» **GIVEN TASK**
Can you arrange the lines below as a JSON list of strings, one string per line with blank lines left out, beginning at the line that has "Given point 51,22" and stopping after the line that has "348 millimetres"?

» **EXERCISE DATA**
— Start —
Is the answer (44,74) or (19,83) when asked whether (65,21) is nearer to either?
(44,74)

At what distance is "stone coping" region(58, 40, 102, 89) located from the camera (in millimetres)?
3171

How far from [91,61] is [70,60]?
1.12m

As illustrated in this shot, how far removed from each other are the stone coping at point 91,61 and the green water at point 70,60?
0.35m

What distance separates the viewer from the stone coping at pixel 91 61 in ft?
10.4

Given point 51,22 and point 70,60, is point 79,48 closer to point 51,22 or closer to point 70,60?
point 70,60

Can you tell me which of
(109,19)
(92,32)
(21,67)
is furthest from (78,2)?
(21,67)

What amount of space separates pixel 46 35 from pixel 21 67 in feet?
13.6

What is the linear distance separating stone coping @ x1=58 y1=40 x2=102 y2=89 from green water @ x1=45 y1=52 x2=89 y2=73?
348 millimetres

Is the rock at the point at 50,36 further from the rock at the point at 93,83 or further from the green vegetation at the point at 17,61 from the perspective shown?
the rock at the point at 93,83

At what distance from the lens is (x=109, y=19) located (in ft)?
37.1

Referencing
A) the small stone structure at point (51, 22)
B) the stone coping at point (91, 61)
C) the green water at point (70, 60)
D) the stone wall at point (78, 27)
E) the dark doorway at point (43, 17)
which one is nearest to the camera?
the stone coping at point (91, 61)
— End —
— Start —
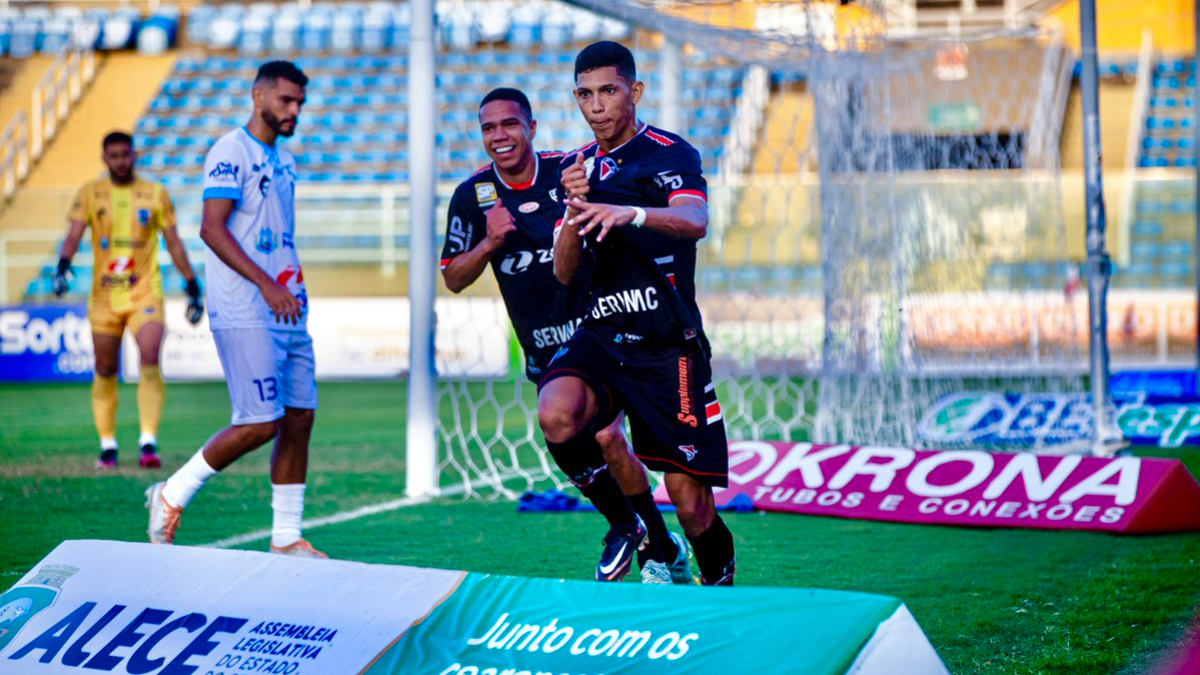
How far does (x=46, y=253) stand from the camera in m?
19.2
— End —
» **RESULT OF THE TASK**
[
  "Given point 51,22 and point 70,60, is point 79,48 closer to point 51,22 or closer to point 70,60?",
  "point 70,60",
  "Can you tell me which of",
  "(109,19)",
  "(92,32)",
  "(21,67)",
  "is furthest from (78,2)?",
  "(21,67)",
  "What amount of space separates pixel 46 35 from pixel 21 67 in feet?",
  "13.6",
  "What is the linear distance separating stone coping @ x1=58 y1=40 x2=102 y2=89 from green water @ x1=45 y1=52 x2=89 y2=73?",
  "348 millimetres"
]